▸ **Texte étudié**
————
La vie à Ducey à travers la correspondance BARON père et fils
A travers la correspondance des BARON adressée au comte de SEMALLÉ et à ses fils, vont se glisser, entre la gestion quotidienne et les affaires traitées, les petits potins, mais aussi les drames qui vont survenir sur une vingtaine d’années, ainsi que les descriptions des notables et de leurs familles.
Les grands travaux sur Ducey de 1840
Le 9 mars 1845, Jean-Louis BARON informe le comte de SEMALLÉ que la communauté des religieuses de Saint-James se trouvant trop nombreuse, cherche à fonder un nouvel établissement à Ducey.
Le curé de Ducey a pensé au grand pavillon du château. Elles recherchent un local et espèrent que la ville les aidera.
» Notre cité semble de jour en jour perdre de sa prospérité, on ne doit pas s’attendre à des secours sur les fonds communaux. L’achat de la maison des frères, de celle des héritiers CHAUDIÈRE, l’expropriation d’un terrain pour faire une place devant l’église et la construction de la maison commune et des halles nous a forcé de faire un emprunt et notre crédit est engagé pour 12 ans « .
Dans la crainte de devoir partager son logement, il demande au comte de bien réfléchir :
« Mais vous ne devez pas ignorer que ces dames se proposent de faire les petites écoles. Vos parquets seront continuellement amoncelés par la fréquentation continuelle d’un grand nombre d’enfants. La cuisine qu’on sera obligé de faire dans la grande salle, puisque tous les hivers la cuisine est pleine d’eau, viendra encore aider cette dégradation.
————
▸ **Données fournies**
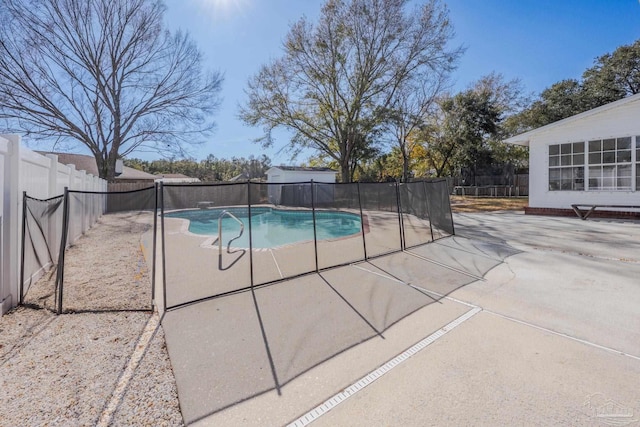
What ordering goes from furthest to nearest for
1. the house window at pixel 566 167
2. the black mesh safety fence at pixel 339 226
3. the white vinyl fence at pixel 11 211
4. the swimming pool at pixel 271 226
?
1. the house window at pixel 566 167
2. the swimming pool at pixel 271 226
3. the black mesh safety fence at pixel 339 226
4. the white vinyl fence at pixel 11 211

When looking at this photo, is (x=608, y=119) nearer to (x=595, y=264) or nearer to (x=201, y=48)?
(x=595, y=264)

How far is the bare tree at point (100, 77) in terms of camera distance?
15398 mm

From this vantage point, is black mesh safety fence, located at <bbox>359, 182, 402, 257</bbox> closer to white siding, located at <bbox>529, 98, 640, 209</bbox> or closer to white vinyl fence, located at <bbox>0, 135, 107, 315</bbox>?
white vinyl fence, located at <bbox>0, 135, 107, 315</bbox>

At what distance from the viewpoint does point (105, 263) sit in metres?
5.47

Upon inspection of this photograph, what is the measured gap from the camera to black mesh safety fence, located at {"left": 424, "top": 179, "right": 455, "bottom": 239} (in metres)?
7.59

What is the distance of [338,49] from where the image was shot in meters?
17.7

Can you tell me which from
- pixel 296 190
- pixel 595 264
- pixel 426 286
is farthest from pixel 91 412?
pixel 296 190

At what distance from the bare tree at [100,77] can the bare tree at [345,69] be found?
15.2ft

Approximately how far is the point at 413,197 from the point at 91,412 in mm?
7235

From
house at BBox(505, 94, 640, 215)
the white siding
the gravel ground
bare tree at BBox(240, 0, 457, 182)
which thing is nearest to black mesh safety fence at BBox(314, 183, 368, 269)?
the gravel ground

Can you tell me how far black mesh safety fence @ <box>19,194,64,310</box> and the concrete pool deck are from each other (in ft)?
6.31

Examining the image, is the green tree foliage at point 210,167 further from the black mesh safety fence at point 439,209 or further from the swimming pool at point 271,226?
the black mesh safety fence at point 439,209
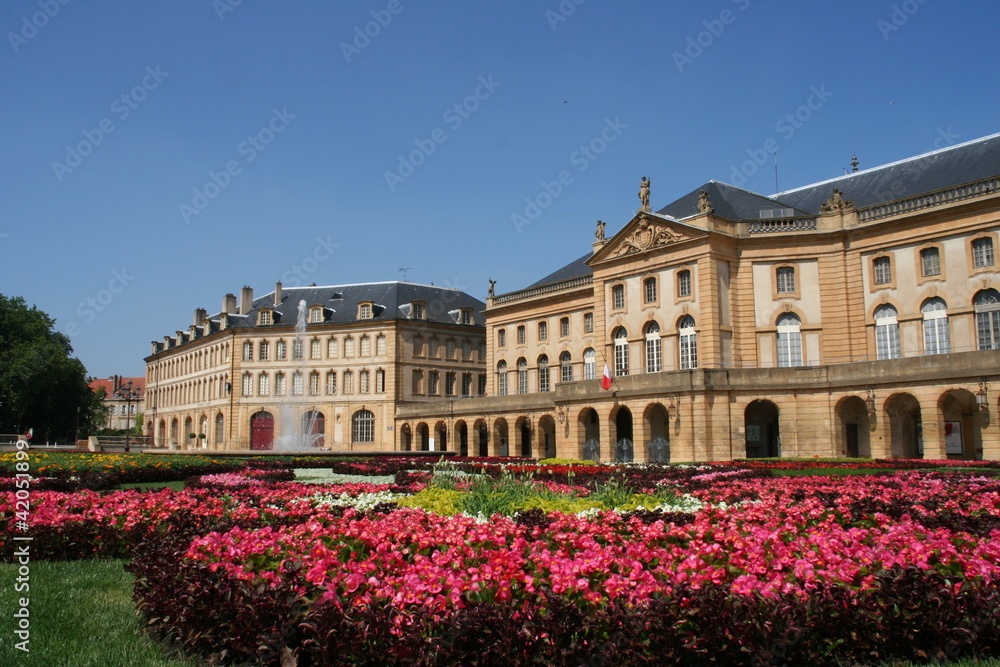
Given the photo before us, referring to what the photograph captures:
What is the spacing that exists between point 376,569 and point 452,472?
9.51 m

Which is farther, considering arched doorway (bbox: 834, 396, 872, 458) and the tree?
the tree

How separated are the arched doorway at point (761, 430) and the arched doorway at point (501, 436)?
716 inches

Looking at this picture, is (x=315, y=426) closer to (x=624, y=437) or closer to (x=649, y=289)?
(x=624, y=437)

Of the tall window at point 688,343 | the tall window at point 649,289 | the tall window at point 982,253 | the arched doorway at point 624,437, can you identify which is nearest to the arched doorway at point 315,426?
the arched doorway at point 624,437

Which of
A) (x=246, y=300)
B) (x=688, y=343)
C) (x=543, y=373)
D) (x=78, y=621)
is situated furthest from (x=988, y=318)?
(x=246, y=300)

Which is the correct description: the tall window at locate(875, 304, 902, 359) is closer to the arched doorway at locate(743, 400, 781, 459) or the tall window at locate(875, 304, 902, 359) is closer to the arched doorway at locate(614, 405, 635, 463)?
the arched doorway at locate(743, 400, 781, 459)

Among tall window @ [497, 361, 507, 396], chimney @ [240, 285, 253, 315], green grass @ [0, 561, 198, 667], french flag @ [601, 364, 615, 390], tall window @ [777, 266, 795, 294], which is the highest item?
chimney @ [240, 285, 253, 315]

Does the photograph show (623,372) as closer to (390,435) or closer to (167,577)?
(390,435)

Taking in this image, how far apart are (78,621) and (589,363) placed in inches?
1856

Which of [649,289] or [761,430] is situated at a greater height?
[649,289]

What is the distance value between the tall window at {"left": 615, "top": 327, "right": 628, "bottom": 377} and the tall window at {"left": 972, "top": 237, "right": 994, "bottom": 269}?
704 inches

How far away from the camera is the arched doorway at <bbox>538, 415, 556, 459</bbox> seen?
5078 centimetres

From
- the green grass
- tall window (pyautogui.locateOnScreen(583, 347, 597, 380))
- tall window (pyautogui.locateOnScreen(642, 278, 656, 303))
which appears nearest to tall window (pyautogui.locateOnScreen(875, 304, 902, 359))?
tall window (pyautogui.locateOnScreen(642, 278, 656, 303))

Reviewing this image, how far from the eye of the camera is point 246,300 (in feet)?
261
————
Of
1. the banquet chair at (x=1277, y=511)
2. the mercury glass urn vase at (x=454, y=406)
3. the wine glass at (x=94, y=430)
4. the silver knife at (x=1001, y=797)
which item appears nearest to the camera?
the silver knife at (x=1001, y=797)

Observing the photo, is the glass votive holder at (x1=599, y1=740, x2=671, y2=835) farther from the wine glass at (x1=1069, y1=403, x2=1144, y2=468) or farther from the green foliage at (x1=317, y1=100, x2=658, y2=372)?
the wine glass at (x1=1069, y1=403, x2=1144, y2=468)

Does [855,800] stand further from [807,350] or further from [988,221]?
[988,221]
————
▸ **Consignes**
(1) Répondez à ces questions d'après le texte étudié :
(a) À quelle date Jean-Louis BARON informe-t-il le comte de SEMALLÉ du projet des religieuses de Saint-James ?
(b) Pour combien d'années le crédit de la ville est-il engagé ?
(c) Pourquoi la cuisine devrait-elle se faire dans la grande salle ?
(2) Recopiez un passage du texte étudié en commençant aux mots « Les grands travaux » et en vous arrêtant après « établissement à Ducey. ».
Les données forment un matériau distinct du texte étudié.

▸ **Corrigé**
(1)
(a) Le 9 mars 1845.
(b) Pour 12 ans.
(c) Parce que tous les hivers la cuisine est pleine d'eau.

(2)
Les grands travaux sur Ducey de 1840
Le 9 mars 1845, Jean-Louis BARON informe le comte de SEMALLÉ que la communauté des religieuses de Saint-James se trouvant trop nombreuse, cherche à fonder un nouvel établissement à Ducey.